Amateur astronomers in Dwingeloo in the northeastern Netherlands have picked up a signal from NASA's ailing Voyager 1 spacecraft, around 24.9 billion kilometers (15.5 billion miles) away.
The Voyager probes, launched in 1977, have performed spectacularly well over nearly half a century, flying past various planetary bodies and studying them on their way to the outer reaches of the Solar System. But time, and a diminishing supply of fuel, have taken their toll on the spacecraft in recent years, forcing NASA to shut down scientific instruments in order to keep them running.
Several glitches have taken place over the last year too, with Voyager 1 sending back nonsense for six months before NASA was able to sort the issue. In the latest error to hit the probe, on October 19 it stopped sending signals back to Earth at all.
However, the impressive spacecraft's onboard computer was able to solve the situation by switching to using a transmitter that had not been used since 1981.
"The flight team suspected that Voyager 1's fault protection system was triggered twice more and that it turned off the X-band transmitter and switched to a second radio transmitter called the S-band," NASA's Tony Greicius explained in the Voyager Blog soon after the transmitter was confirmed to be working.
"While the S-band uses less power, Voyager 1 had not used it to communicate with Earth since 1981. It uses a different frequency than the X-band transmitters signal is significantly fainter. The flight team was not certain the S-band could be detected at Earth due to the spacecraft's distance, but engineers with the Deep Space Network were able to find it."
Though the transmitter was working, Voyager was still not fully operational. But in an update, NASA has confirmed that they were able to reactivate the X-band transmitter, and the spacecraft resumed collecting data with its four remaining powered-up science instruments in the week of November 18.

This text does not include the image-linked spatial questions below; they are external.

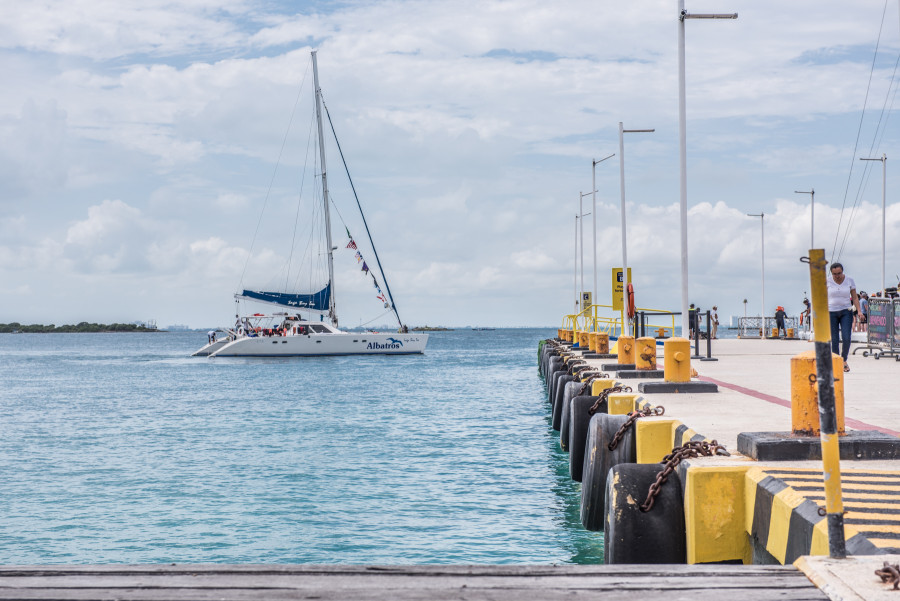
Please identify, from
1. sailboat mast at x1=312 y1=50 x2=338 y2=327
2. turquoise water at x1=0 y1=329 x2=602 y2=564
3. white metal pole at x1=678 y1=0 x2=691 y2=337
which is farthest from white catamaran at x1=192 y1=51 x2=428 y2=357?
white metal pole at x1=678 y1=0 x2=691 y2=337

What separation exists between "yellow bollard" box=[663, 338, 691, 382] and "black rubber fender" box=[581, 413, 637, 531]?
9.61ft

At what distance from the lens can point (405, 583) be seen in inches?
139

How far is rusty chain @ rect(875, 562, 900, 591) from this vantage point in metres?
3.06

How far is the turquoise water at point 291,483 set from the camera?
9.87 meters

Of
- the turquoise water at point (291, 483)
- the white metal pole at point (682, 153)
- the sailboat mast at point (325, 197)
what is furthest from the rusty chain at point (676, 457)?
the sailboat mast at point (325, 197)

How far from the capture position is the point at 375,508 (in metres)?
12.0

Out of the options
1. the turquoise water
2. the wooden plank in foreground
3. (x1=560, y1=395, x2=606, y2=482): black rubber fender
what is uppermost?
the wooden plank in foreground

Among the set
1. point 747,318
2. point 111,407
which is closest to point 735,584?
point 111,407

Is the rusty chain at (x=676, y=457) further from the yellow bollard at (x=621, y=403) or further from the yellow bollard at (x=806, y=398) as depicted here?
the yellow bollard at (x=621, y=403)

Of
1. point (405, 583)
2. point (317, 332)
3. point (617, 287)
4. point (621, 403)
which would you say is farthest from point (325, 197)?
point (405, 583)

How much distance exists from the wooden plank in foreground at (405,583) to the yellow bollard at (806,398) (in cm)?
244

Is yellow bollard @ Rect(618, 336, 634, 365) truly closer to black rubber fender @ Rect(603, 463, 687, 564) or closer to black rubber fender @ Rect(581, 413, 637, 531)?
black rubber fender @ Rect(581, 413, 637, 531)

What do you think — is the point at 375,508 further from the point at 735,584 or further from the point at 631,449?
the point at 735,584

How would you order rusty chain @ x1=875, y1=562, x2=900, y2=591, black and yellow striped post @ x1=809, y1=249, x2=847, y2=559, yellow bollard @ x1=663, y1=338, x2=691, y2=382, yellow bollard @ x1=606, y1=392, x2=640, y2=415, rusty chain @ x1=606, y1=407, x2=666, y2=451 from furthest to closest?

Thankfully, the signals received from Voyager 1 still appear to be coherent and strong enough to detect on Earth. Amateur astronomers in the Netherlands were able to detect the signal, using the Dwingeloo radio telescope, now a national monument available for public projects.
"Since the Dwingeloo telescope was designed for observing at lower frequencies than the 8.4GHz telemetry transmitted by Voyager 1, a new antenna had to be mounted. At these higher frequencies, the mesh of the dish is less reflective, making it extra challenging to receive faint signals," C.A. Muller Radio Astronomy Station (CAMRAS) explained in a blog post.

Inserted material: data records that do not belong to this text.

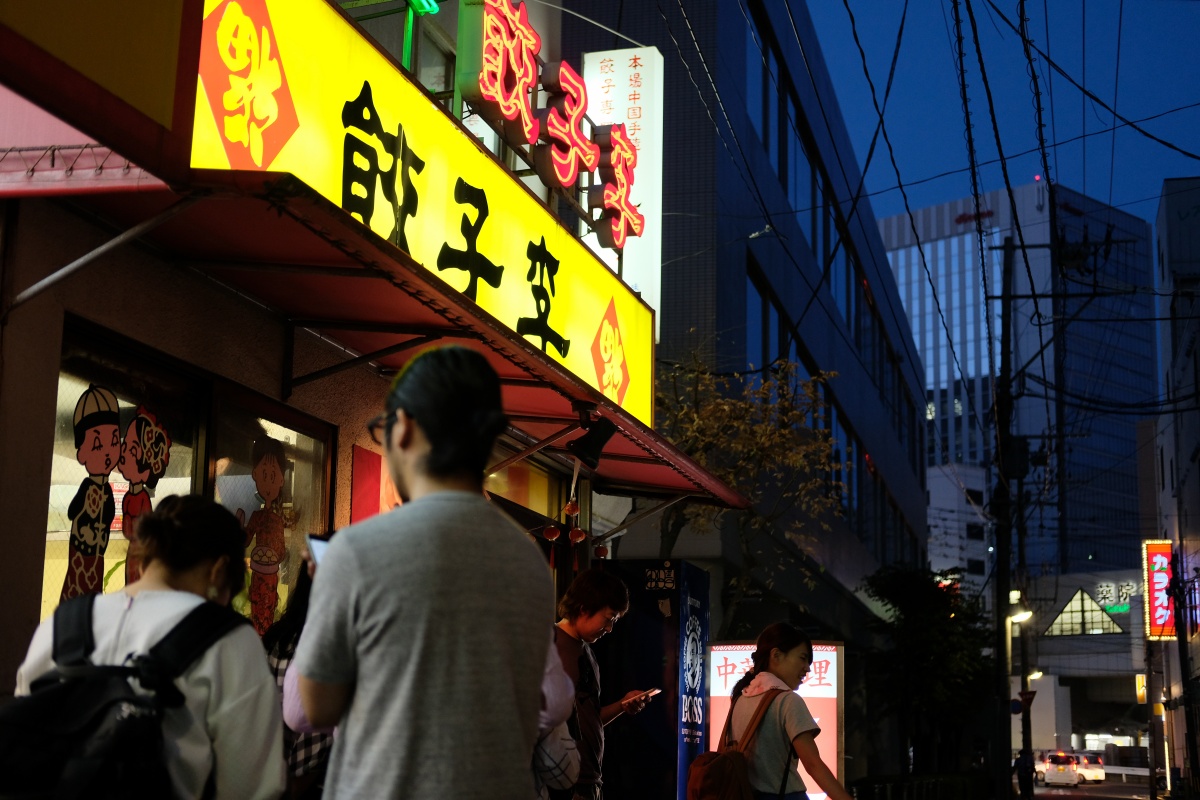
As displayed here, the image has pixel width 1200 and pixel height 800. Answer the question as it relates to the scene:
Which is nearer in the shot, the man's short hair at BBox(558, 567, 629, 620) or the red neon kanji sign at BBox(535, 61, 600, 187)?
the man's short hair at BBox(558, 567, 629, 620)

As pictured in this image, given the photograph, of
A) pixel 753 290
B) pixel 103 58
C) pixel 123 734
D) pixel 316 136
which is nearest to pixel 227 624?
pixel 123 734

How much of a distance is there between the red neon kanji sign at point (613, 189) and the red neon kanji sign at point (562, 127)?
12.9 inches

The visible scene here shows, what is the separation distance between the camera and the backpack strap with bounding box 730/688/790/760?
259 inches

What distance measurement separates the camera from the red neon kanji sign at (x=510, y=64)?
9273mm

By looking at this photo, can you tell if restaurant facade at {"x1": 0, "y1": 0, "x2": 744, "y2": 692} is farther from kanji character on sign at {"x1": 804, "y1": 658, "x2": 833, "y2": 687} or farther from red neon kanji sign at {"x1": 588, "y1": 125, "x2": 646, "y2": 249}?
kanji character on sign at {"x1": 804, "y1": 658, "x2": 833, "y2": 687}

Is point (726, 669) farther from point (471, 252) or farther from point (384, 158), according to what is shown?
point (384, 158)

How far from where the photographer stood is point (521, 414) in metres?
9.55

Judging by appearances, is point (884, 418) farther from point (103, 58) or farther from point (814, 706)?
point (103, 58)

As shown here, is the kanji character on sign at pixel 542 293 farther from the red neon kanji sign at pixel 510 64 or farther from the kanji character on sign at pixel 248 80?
the kanji character on sign at pixel 248 80

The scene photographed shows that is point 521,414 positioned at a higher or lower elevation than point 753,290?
lower

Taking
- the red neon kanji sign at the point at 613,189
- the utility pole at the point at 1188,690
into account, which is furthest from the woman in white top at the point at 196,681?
the utility pole at the point at 1188,690

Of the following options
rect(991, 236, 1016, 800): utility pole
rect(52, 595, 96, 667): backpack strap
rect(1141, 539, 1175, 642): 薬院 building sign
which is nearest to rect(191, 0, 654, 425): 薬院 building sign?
rect(52, 595, 96, 667): backpack strap

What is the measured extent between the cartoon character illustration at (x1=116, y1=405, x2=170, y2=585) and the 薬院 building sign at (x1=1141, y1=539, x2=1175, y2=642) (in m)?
40.7

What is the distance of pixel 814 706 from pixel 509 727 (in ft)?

"To find the very weak carrier signal in the noise, we used orbital predictions of Voyager 1 to correct for the Doppler shift in frequency caused by motion of Earth and Voyager 1. By doing so, the signal could be seen live in the telescope observation room. Later analysis confirmed that the Doppler shift corresponds to that of Voyager 1."

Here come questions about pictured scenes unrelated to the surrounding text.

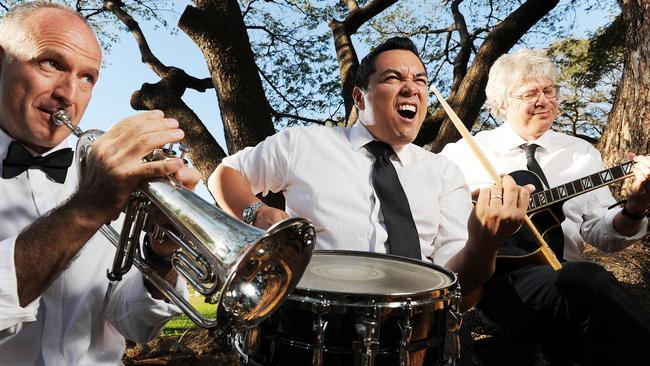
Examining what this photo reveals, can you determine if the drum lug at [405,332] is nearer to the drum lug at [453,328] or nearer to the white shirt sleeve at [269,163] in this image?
the drum lug at [453,328]

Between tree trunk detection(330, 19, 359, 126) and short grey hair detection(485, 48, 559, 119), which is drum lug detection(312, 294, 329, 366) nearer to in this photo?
short grey hair detection(485, 48, 559, 119)

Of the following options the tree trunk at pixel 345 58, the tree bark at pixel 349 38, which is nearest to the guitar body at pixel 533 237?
the tree bark at pixel 349 38

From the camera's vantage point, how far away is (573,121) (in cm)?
1189

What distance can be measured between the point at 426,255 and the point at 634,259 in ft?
9.78

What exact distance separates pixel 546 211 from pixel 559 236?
9.1 inches

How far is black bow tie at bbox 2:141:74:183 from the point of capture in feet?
6.07

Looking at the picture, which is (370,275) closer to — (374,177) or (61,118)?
(374,177)

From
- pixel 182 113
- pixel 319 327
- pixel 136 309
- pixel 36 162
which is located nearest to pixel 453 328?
pixel 319 327

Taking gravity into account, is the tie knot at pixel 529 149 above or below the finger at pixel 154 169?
above

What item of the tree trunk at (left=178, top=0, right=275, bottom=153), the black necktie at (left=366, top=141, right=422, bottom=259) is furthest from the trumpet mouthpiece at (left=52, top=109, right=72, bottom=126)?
the tree trunk at (left=178, top=0, right=275, bottom=153)

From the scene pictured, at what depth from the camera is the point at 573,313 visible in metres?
2.83

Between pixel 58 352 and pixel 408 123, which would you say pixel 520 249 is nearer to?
pixel 408 123

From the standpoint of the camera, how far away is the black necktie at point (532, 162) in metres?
3.67

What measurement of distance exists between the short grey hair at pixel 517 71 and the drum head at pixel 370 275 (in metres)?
2.14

Despite the telescope being far smaller than those that make up NASA's Deep Space Network, the team was able to receive the signal, making it one of the few telescopes on Earth to have received communication from Voyager 1. At four times the distance of Pluto, the signal took over 23 hours to make it to Earth.
Meanwhile at NASA, scientists are now attempting to return the spacecraft to the condition it was in before the communication errors arose, including doing a reset of the system that synchronizes Voyager 1's onboard computers. With a little luck, there's a few more years of life in the old dog yet, before it powers down completely.